* **EXERCISE DESCRIPTION**: Find each line in the items below that contains the string "camera" and copy those lines out. Case counts.

:: DATA ENTRIES

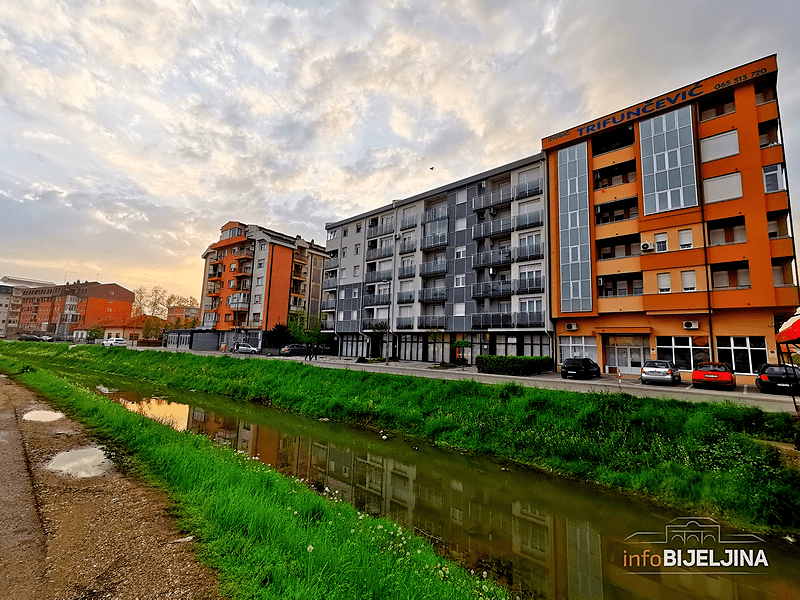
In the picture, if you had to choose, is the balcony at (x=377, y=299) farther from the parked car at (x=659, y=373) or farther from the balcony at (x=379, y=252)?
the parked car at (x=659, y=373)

::::
:: DATA ENTRIES

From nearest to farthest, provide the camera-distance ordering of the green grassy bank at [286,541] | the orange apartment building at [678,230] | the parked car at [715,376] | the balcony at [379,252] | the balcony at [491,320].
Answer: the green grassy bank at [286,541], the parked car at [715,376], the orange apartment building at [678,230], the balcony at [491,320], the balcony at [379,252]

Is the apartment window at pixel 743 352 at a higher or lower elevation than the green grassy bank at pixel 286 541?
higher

::::
:: DATA ENTRIES

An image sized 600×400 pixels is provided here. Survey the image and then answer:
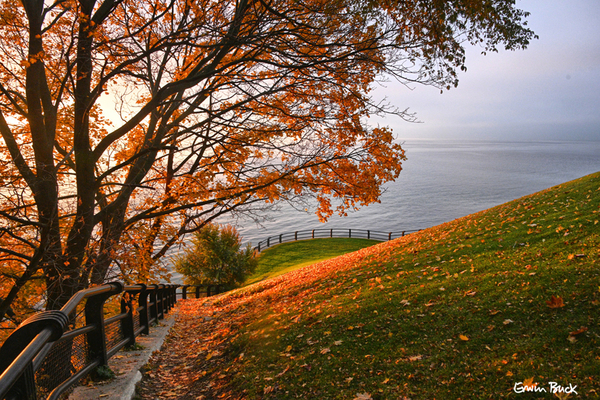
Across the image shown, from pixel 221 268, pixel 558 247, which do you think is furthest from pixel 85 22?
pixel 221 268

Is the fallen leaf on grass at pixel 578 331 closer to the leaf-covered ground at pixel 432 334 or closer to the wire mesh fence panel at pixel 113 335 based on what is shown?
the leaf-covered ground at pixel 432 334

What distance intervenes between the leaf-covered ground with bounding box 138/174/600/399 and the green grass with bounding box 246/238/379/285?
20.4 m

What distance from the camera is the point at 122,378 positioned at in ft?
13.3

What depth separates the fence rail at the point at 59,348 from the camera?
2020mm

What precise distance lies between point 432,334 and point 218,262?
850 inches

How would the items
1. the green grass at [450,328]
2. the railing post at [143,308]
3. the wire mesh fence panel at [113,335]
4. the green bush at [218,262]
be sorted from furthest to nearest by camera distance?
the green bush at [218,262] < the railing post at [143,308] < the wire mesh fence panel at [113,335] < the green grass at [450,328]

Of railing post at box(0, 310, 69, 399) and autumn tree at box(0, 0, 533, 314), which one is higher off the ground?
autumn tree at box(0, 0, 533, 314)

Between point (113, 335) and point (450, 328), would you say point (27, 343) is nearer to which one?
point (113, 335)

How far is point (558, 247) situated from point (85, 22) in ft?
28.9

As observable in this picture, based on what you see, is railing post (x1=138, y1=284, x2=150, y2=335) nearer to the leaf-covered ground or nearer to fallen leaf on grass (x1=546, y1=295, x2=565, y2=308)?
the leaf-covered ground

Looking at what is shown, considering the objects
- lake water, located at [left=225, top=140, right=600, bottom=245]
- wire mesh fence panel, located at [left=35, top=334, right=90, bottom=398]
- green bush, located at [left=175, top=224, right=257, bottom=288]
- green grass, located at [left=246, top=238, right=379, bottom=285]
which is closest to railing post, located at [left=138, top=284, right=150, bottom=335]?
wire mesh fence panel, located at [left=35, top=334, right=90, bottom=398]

::::

* **REPLY**:
From nearest to farthest, provide the camera-distance ordering of the green grassy bank at [286,541] | the orange apartment building at [678,230] | the parked car at [715,376] | the balcony at [379,252] | the balcony at [491,320].
What distance from the camera is the point at 122,378 positioned at in ft?
What depth separates the fence rail at the point at 59,348 from the camera?
be sorted from furthest to nearest by camera distance?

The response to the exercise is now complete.